Of course, in most places there are barriers. Equipment is expensive, green fees add up and it takes a long time to get good. And that’s before any conversation about minorities feeling welcome on golf courses, at country clubs or in the golf community more broadly.
“When I got into the game, I got into it for what I like to say now is the wrong reason,” Vital said of the time period when he moved to San Diego after graduating from business school. “I got into it because, like, you play golf when you make it. That was the mentality behind it. I got down here and started playing golf, and after a year or so, it doesn’t take long to realize that something isn’t right. These vibes are off. I’m playing on certain courses and don’t really feel welcome – not like somebody comes out and tells you to get off the golf course, but you get some of that energy and those looks.”

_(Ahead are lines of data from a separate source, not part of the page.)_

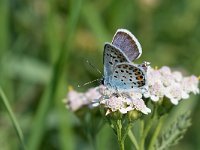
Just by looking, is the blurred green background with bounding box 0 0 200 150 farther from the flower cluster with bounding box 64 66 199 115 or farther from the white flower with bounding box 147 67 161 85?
the white flower with bounding box 147 67 161 85

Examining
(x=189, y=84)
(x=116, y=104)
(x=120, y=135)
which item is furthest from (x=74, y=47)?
(x=120, y=135)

So, step one for Vibez is to try to solve what they see as golf’s attractiveness issue in the places they come from.
“I heard a WNBA player say this and I love it: ‘You’ve got to show the game to grow the game,'” Vital said. “In golf, everyone in golf is hashtag growing the game, but you’ve got to make it attractive first. That’s our entire focus right now.”

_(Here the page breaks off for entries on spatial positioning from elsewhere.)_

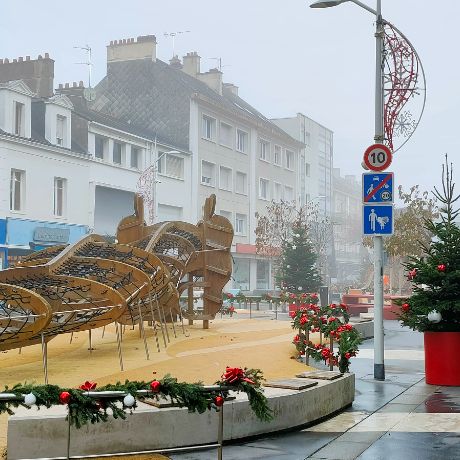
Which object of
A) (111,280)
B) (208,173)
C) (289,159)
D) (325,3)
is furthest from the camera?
(289,159)

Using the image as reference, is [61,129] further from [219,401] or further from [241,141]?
[219,401]

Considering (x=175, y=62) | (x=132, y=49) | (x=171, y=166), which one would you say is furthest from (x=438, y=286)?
(x=175, y=62)

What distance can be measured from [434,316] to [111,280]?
5841 millimetres

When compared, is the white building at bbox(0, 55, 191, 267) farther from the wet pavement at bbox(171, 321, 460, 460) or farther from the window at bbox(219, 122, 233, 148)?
the wet pavement at bbox(171, 321, 460, 460)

They’ve hosted a tournament two straight summers in Madison, Wisconsin. In Denver, they did an event with the Boys & Girls Club and also staged a match play competition featuring four Broncos – safety Justin Simmons, wide receiver Courtland Sutton, punter Sam Martin and linebacker Josey Jewell – plus Gordon and other Vibez GC members and put as much content as they could on social media.
“(They) spanked us pretty good,” Gordon said.
They did another, similar outing with Chargers wide receiver Keenan Allen, and the video is in the works. Hillary had friends reach out that led to an event for women in Arizona.
“I thought it was honestly pretty cool how people reached out and said, ‘Hey, this is something I actually want to try and you guys make it look fun,'” he said.
The next phases include building a community of members and then helping figure out ways to more effectively get young people actually on the golf course and playing. On one hand, they’re just a group of friends who get together and play golf. It is clear, though, that they think something bigger is afoot.
“It means a lot to me for somebody to go out there with a fitted hat, with a chain on and just being them rather than having to be on the regulation of you have to wear this and you have to wear that,” Gordon said. “I don’t want to go play something where I don’t feel like I can be me. That’s the goal. The goal is to have someone with some dreads or something walk up there and put that jacket on in The Masters, win The Masters.
“That’s the goal for me, that’s what I want to come out of this.”